![]() |
![]() |
#1 |
Jun 2005
373 Posts |
![]()
Last night before falling asleep I had the following idea (don't know if it has been discussed or impremented or if there is a better method).
I come from Seventeenorbust, and we are running many P-1 tests in a row. Now, stage2 needs a lot of memory, stage1 does not. My first idea was basically to run two copys of prime95 on a Hyperthreading-machine, to one copy assigned few mem, to the other one a lot. The first copy runs Stage1, the second Stage2 (of an other test, where stage1 has already been done). This could be organised manually, or by a small program that takes care of the savefiles and the worktodo.ini's. But then I thought that the easiest way would be to implement it directly in prime95 itself; I assume that the optimal B1/B2 have to be chosen in a different way, too. I know that prime95 can take advantage of two or more processors, but perhaps not in this way. Perhaps, on the other hand, would the fact that there are two processors, but only one memory, slow down things. Don't know. Just an idea. I'm looking forward for your replys, though. Yours sincerely, H. |
![]() |
![]() |
![]() |
#2 |
May 2005
2·809 Posts |
![]()
If you really mean Intel's hyperthreading technology (one physical + one logical CPU), then I doubt there would be any significant improvement doing two intensive task simultaneously. It should change however when multicore CPU is used (e.g. two physical CPUs).
|
![]() |
![]() |
![]() |
#3 |
Mar 2005
Denmark
7 Posts |
![]()
I really can't figure out it there would be any gain.

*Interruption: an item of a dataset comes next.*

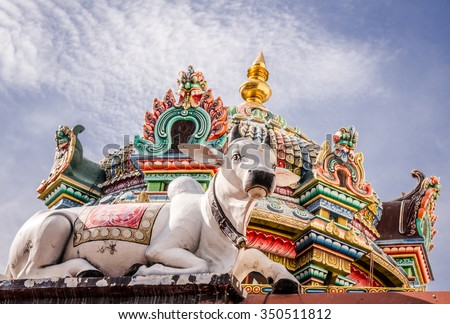 Cow and Hindu sculptures at Sri Mariamman Temple, Singapore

As I run these P-1 tests right now I have something like half of the time where the computer has lot's of it's memory taken by mprime and the other half of the time where almost nothing is taken. If I turned on HT and did as suggested then as far as I can tell I would just get the same throughput but have lot's of memory taken all the time. Both stage1 and stage2 it is the memory that is "the bottleneck" ... if memory access or something else had been the bottleneck then I could see where the gain would be. I may very well be wrong ... there might actually be ways to intensivate this process. I do for example have P4-boxes, one with little ram (256 MB) and one with enough (1024 MB) ... if I could set them up so the one with little ram only does stage1 and then let the one with enough ram do stage2 then there would probably be a gain somehow, but doing all of this manually is just takes more time than I want to spend doing this. |
![]() |
![]() |
![]() |
#4 |
Jul 2004
Nowhere
809 Posts |
![]()
I know that prime95 can take advantage of two or more processors, but perhaps not in this way.
Perhaps, on the other hand, would the fact that there are two processors, but only one memory, slow down things. this is incorrect prime95 does not take advantage of 2 processers you actually have to run 2 copys of prime 95 set to different procs manually. prime 95 is a single proc program |
![]() |
![]() |
![]() |
#5 |
"Nancy"
Aug 2002
Alexandria
2,467 Posts |
![]()
I don't think it would help. Prime95 utilises the fpu nearly 100% regardless of whether it is doing stage 1 or 2, so the two processes will merely compete for fpu units. In stage 2, due to the far larger memory footprint, memory access latencies may be more common, so the stage 1 thread may be able to do a bit of useful work there while stage 2 is waiting for data. I'd expect it will help less than the two processes throwing each other's data out of cache will hurt, though.
You might try running software in parallel that stresses completely different execution units, for example GMP-ECM which does not use the fpu at all. Doing stage 1 on small numbers should use very little cache space as well, but possibly still too much if Prime95 assumes it gets to use the L1 cache all by itself. Alex Last fiddled with by akruppa on 2005-06-05 at 17:09 |
![]() |
![]() |
![]() |
#6 |
Mar 2004
3×167 Posts |
![]()
It seems to me like people are conjecturing that it won't work without giving a reason why running two copies of prime95 on (SOME) hyperthreaded machines increases throughput.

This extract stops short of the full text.